● TEXTABSCHNITT:

Etwas leisten, um Gott zu erleben?
Ich liebe es, mit Gott unterwegs zu sein und seine Präsenz immer wieder in meinem Alltag zu erleben. Ich rede davon, Gott in meine kleinsten Entscheidungen mit hineinzunehmen, die Verbindung zu ihm ständig aktiv zu halten und meine Gottesbeziehung wie eine Vater-Tochter-Beziehung zu sehen. Ich bin dankbar, dass ich meine Beziehung zu Gott ohne Druck oder Pflichtgefühl leben kann. Und ich liebe es, mit ihm im Gespräch über die kleinen und grossen Dinge im Leben zu sein. Diese Freiheit habe ich jedoch nicht immer so empfunden.
Nicht selten ist unsere Gottesbeziehung geprägt von Vorstellungen und Prägungen, die wir in einer Kirche oder Gemeinde oder auch familiär erfahren haben. Das können gewisse Bilder sein, die wir mit Gott verbinden. Glaubenssätze, die wir übernehmen, oder erlernte Abläufe, die unseren Zugang zu einer Gottesbeziehung prägen. Nicht selten beeinflussen diese Erfahrungen ebenfalls unsere Wahrnehmung von Sätzen, Aussagen oder Aufforderungen, die wir im gemeindlichen Kontext hören. Wie gut, dass wir einen Gott haben, der uns immer mehr in die Freiheit führen möchte.
Entmutigt
«Bete erwartungsvoll!», «Streck dich aus nach Gott!», «Erwarte, dass …!», «Nimm in Anspruch …!» All diese Sätze habe ich im gemeindlichen Kontext bezogen auf meine Beziehung zu Gott gehört – zusammen mit vielen anderen Menschen. Während diese Sätze bei meinem Nebensitzer vielleicht Freude, Euphorie oder Ermutigung ausgelöst haben, führten sie bei mir zu einer Glaubenskrise, in die ich unbemerkt immer weiter hineinrutschte. Wie kann das sein? Warum können dieselben Aussagen bei Menschen Unterschiedliches auslösen? Je nachdem, wie wir geprägt sind, hören wir Aussagen, Aufforderungen oder Ermutigungen mit einem «anderen Ohr». Bei mir war dies das «Leistungsohr».
Während andere ermutigt waren, hatte ich das Gefühl, ich müsse etwas leisten, um Gott zu erleben. Dass es an mir liege, dass Wunder geschehen, Gott sich mir zeigt oder ich seine Gegenwart spüre. In meinem Alltag führte dies dazu, dass ich bei jedem Beten und bei jeder Minute, die ich in Gottes Gegenwart verbringen wollte, eine Stimme im Ohr hatte, die mir sagte: «Du wirst es nie schaffen, es ist deine Schuld.» Stück für Stück habe ich mich entmutigen lassen, sodass ich am Ende der Überzeugung war, dass Gott mich sicher nicht gebrauchen kann und dass es meine Schuld sei, dass ich Gott nicht erlebe.

● ERFASSTE DATEN:

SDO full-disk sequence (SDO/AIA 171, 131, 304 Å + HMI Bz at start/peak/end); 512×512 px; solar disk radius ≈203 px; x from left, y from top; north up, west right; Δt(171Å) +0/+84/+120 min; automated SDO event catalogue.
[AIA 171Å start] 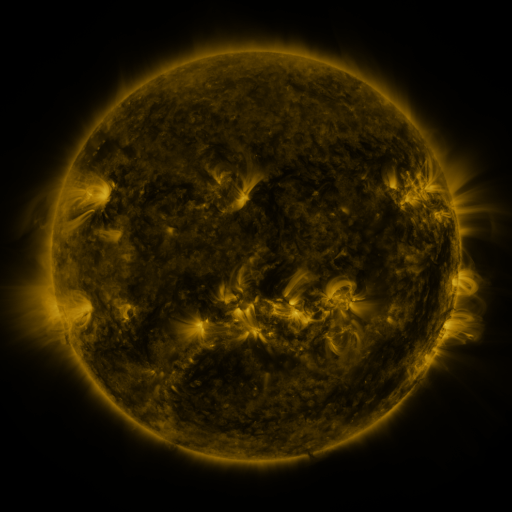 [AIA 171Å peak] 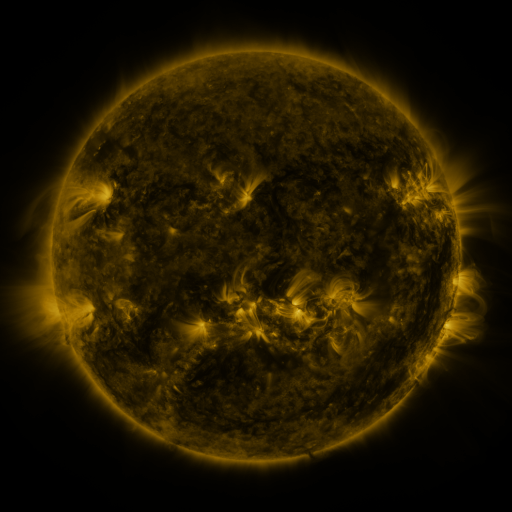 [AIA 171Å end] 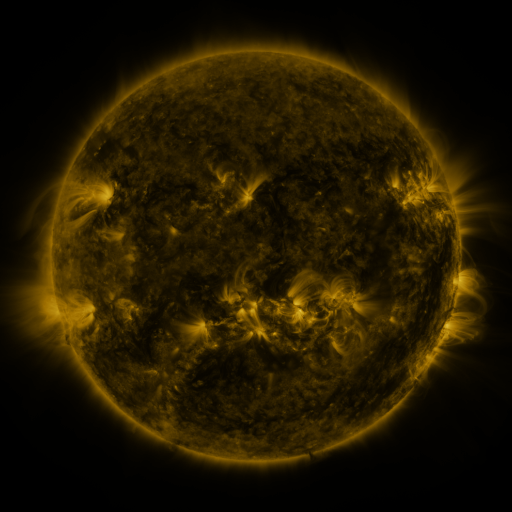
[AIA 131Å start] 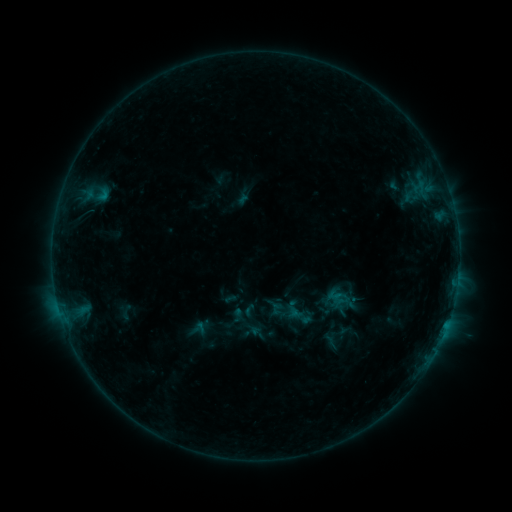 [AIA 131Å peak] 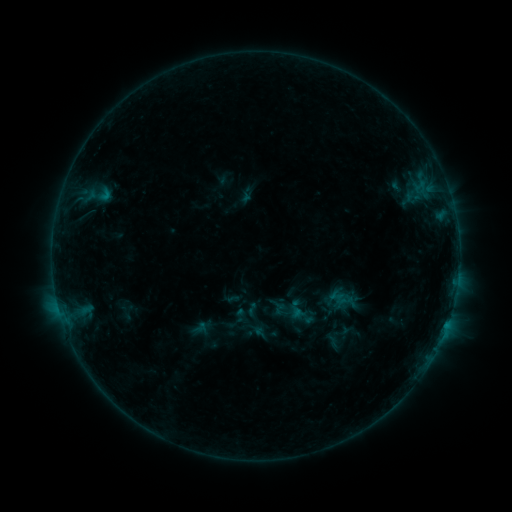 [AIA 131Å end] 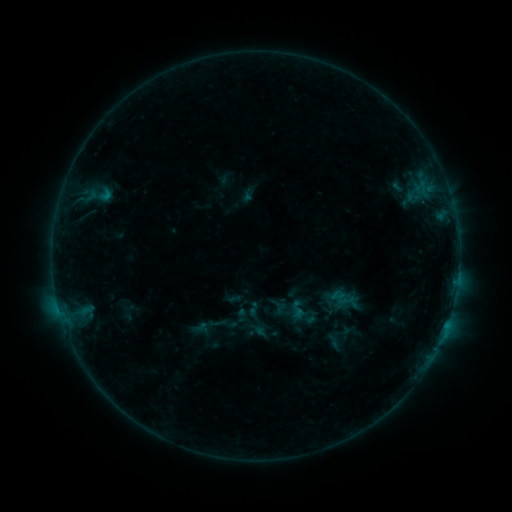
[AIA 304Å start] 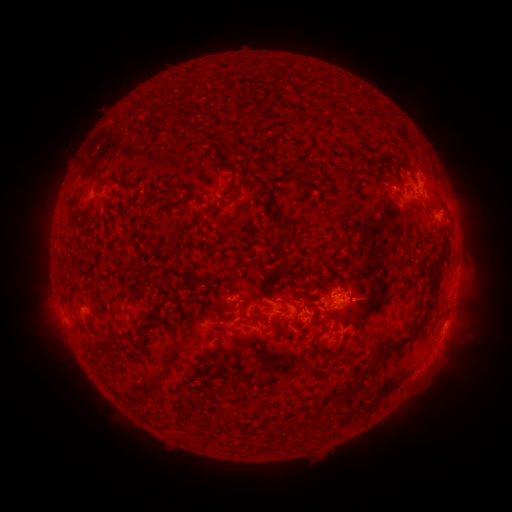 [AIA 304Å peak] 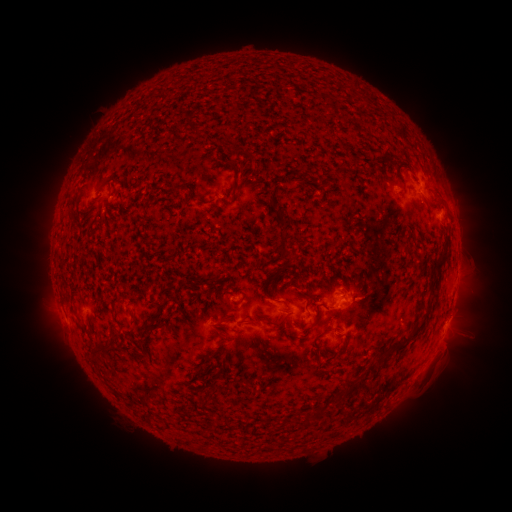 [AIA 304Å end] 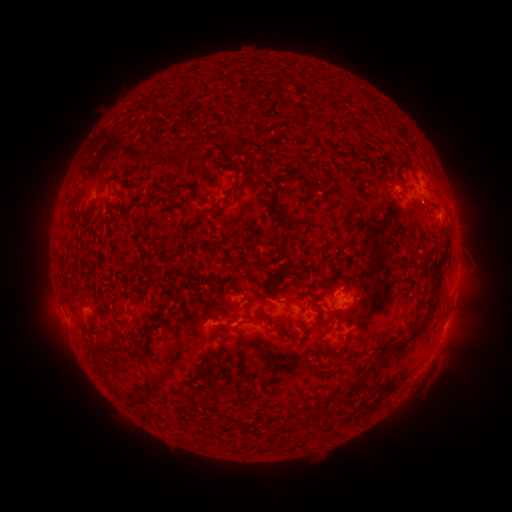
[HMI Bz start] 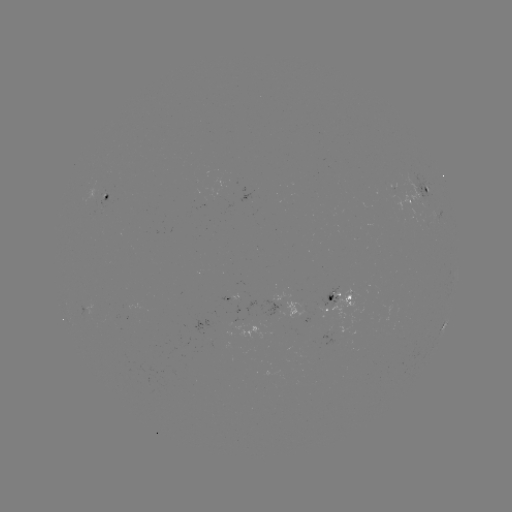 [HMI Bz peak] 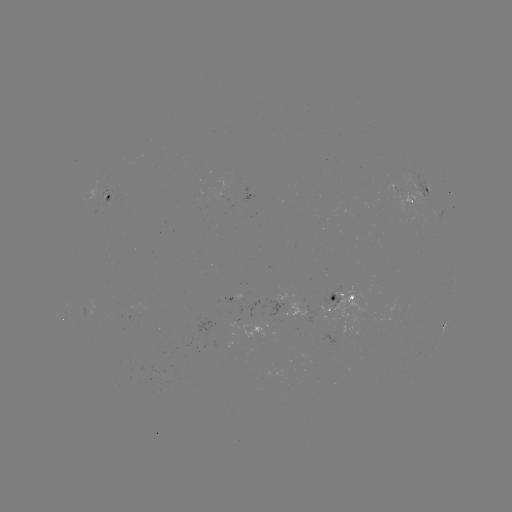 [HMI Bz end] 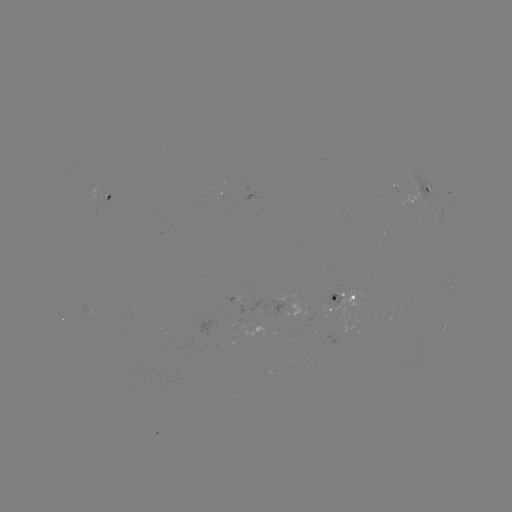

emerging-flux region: (323, 286, 341, 306)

● AUFGABENSTELLUNG:
Führe den Text über Leistungsdruck in der Gottesbeziehung im Anschluss an seinen letzten Satz weiter.

● ANTWORT:
Leistungsdruck
Im Sommer letzten Jahres war ich aus den genannten Gründen so weit von Gott entfernt wie noch nie. Ich konnte nicht mehr in der Bibel lesen, ich habe es nicht ausgehalten, Lobpreismusik zu hören. In der Kirche sass ich da und fragte mich, was ich eigentlich hier mache. Die einzigen Gespräche, die ich mit Gott hatte, waren solche, in denen ich Gott sagte, dass ich nicht mehr kann. Regelmässig habe ich Gott meinen Schmerz und meine Wut über diesen Leistungsdruck entgegengeschleudert. Tagelang, ohne eine Veränderung.
Eines Tages war ich im Auto unterwegs und so verzweifelt über meine Situation und Gottes Schweigen, dass ich zu Gott sagte: «Es tut mir leid, aber ich will gerade nicht deine Tochter sein.» Ohne dass ich damit gerechnet hatte, antwortete Gott mir mit dem Satz: «Und das ist völlig in Ordnung.» Ich war so berührt, dass ich fast nicht mehr weiterfahren konnte. Plötzlich spürte ich in mir einen Frieden, dass Gott meinen Kummer, meine Fragen und auch mein Zweifeln aushalten kann. Dass ich gerade gar nichts leisten muss und einfach nur sein darf. Es gingen ungefähr drei Wochen ins Land, in denen ich die Situation nur aushalten konnte. Ich betete nicht, erwartete nichts von Gott, streckte mich nicht aus und nahm auch nichts in Anspruch.
Offene Tür
An einem Sommerabend war ich mit meinem Mann in der Stadt unterwegs. Wir liefen durch die Fussgängerzone, als plötzlich ein gewaltiges Unwetter aufzog. Wir konnten uns nur schnell unter eine Brücke am Bahnhof retten, ehe wir von heftigem Starkregen überrascht wurden. Neben uns war eine Gruppe Obdachloser. Wir kamen mit ihnen ins Gespräch. Relativ schnell ergab es sich, mit einigen ein Gespräch über Jesus anzufangen. Alle waren offen, aber auch teilweise nicht mehr ganz nüchtern.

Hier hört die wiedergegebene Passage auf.